Im British Museum, einem der meistbesuchten Museen der Welt mit 8 Millionen registrierten Objekten, kommen weiterhin neue Details zu der Krise ans Licht, die im vergangenen Sommer durch das Verschwinden oder den Diebstahl von mehr als 1.800 Artefakten und deren teilweisen Verkauf über eBay bekannt wurde.
KURATOR MUSS ARTEFAKTE ZURÜCKGEBEN
Nachdem das Museum im vergangenen Juli festgestellt hatte, dass mehr als 1.800 Artefakte vermisst, gestohlen oder beschädigt waren, wurde der Kurator Dr. Peter Higgs wegen Amtsmissbrauchs entlassen und rechtliche Schritte gegen ihn eingeleitet.
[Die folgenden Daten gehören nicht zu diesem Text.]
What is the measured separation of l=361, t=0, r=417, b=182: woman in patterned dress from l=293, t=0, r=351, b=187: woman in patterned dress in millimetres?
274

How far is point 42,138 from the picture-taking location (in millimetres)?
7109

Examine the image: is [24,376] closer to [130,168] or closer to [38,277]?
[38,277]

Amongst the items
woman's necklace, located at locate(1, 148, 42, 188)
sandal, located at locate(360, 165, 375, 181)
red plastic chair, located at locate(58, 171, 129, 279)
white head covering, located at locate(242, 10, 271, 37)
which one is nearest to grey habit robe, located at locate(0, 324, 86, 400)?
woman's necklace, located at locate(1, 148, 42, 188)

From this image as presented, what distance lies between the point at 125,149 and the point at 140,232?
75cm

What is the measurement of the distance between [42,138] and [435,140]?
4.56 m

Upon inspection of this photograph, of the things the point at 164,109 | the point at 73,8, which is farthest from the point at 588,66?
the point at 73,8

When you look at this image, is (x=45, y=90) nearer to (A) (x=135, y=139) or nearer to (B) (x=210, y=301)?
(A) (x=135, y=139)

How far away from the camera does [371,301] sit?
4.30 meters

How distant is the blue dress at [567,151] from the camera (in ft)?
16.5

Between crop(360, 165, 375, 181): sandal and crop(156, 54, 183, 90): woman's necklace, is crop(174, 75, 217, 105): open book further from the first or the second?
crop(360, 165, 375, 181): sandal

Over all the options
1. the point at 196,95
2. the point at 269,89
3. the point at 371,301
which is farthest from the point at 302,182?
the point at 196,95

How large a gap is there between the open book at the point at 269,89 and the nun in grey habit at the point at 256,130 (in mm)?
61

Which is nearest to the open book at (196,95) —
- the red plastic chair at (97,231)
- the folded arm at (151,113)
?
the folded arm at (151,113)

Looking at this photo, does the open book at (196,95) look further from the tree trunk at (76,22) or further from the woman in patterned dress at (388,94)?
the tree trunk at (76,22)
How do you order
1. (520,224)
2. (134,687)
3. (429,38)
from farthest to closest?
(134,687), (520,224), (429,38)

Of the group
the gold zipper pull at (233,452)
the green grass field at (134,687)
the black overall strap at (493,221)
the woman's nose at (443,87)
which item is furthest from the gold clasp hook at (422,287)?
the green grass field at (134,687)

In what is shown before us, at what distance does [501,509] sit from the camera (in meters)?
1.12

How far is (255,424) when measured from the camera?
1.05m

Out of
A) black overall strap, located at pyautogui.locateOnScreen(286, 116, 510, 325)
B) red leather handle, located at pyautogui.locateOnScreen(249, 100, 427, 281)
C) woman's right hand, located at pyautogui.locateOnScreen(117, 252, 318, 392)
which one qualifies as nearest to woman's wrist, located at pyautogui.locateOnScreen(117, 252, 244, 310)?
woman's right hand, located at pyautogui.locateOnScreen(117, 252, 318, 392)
In der gestrigen Anhörung entschied der High Court, dass der Kurator, dem der Diebstahl hunderter Artefakte vorgeworfen wird, die betreffenden Stücke zurückgeben muss.
Die Anwälte, die im Namen des Kuratoriums des Museums in London handelten, erklärten, es gebe überzeugende Beweise dafür, dass Dr. Higgs zumindest zwischen Juli 2009 und Januar 2018 seine „vertrauensvolle Position missbraucht“ habe.